Computerfieber ist eine TV-Dokumentation aus dem Jahr 1984, welche die Frühzeit der Heimcomputerwelle in den Blick nimmt. Der erste Eindruck ist ein gewaltiger Sturm der Nostalgie: Kaufhauskinder, die ihre Zeit nach der Schule an den Demorechnern verbringen. Frühe Computernerds. Zockerkinder. Bärtige Programmierer. Daddelnde Kinder in Großaufnahme. Und zwischendurch natürlich immer wieder die flimmernden Sprites der Commodores.

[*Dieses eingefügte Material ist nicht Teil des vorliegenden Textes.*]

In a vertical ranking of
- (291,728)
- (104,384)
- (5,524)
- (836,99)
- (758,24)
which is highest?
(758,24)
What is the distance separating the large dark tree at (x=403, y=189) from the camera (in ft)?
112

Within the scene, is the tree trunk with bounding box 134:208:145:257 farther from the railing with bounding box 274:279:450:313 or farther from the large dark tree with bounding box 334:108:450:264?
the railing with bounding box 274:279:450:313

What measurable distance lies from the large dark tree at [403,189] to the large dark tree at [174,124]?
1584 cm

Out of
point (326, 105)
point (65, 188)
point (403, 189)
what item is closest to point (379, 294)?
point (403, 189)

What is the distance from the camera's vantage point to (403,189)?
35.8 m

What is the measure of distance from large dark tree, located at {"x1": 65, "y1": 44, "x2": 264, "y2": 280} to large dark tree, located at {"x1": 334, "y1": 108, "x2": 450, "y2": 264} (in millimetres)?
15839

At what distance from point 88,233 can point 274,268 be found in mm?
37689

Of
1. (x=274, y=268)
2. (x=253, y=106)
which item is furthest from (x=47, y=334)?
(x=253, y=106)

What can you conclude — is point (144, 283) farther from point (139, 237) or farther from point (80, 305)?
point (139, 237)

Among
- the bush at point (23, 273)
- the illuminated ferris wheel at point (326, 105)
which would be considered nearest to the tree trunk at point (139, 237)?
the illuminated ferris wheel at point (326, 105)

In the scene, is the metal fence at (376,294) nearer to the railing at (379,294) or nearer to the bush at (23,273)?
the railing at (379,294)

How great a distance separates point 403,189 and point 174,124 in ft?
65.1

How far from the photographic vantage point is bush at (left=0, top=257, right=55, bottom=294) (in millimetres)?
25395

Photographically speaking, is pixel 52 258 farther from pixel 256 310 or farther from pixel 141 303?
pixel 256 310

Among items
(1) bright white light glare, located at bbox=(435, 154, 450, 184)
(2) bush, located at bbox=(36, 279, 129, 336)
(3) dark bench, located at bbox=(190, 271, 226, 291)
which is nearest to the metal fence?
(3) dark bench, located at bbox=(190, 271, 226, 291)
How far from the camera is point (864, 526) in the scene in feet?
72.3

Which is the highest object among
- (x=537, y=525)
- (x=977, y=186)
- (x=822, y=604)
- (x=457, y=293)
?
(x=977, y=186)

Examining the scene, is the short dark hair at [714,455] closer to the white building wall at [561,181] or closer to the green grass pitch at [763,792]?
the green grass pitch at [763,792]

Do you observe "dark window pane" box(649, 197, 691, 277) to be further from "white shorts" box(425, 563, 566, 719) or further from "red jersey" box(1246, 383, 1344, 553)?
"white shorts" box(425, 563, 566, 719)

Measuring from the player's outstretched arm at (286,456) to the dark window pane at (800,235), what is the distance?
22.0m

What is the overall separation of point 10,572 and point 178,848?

Schaut man die Dokumentation hingegen mit den Augen eines Historikers, dann treten noch einige weitere höchst interessante Aspekte in den Vordergrund: Es zeigt sich, dass das Fernsehen auch vor dem Siegeszug der Privatsender nicht unbedingt fairer berichtet hat. Der Stil der Doku unterscheidet sich natürlich deutlich von heutigen Produktionen, er ist deutlich ruhiger als man es mittlerweile gewöhnt ist, aber der Reporter versucht alles ihm mögliche, um seine Gesprächspartner schlecht dastehen zu lassen. Gerade den Nerds merkt man die Unbehaglichkeit angesichts von Fragen wie "Hast du eigentlich eine Freundin?" oder "Ist das nicht einsam hier so ganz alleine nur mit dem Computer?" deutlich an. Wer sich also nach dem "guten, alten Journalismus" in der Zeit vor dem Quotendruck sehnt, dürfte gut überrascht werden. Das Interessanteste war für mich aber dieses Ambivalente, was in der Dokumentation mit schwinkt: Die Zeitgenossen wissen irgendwie, dass Computer die Zukunft sind, gleichzeitig sind sie eine fremde Welt, die noch unbekannt ist und von der man gleichzeitig fasziniert und bedroht ist. Tolle neue Möglichkeiten drohen alte Arbeitsplätze zu vernichten. Der soziale Zerfall wird befürchtet. Computerspielen wird ein gehöriges Suchtpotenzial zugeschrieben. Die totale Überwachung durch Computer wird befürchtet. Und es wird die auch heute noch diskutierte Frage nach der Gewalt in Computerspielen angesprochen. Das war für mich das vielleicht Überraschenste: Wir scheinen seit über 25 Jahren die immer gleichen Diskussionen zu führen.

Was sich aber stark gewandelt hat, ist der Fortschrittsoptimismus der Computerfans: Alle scheinen sich selbstständig zu machen, lernen Programmieren und lernen für die Zukunft, in der vieles besser und einfacher wird – bis hin zum Haushaltsroboter, der alle Arbeiten erledigt. Deutlich wird auch der Versuch, die Maschine zu verstehen. Es geht nicht darum, sie nur zu benutzen, sondern sie zu beherrschen. In dieser Hinsicht hat sich einiges geändert. Ich schreibe jetzt nicht mehr viel über die Doku. Sie steht eigentlich für sich selbst.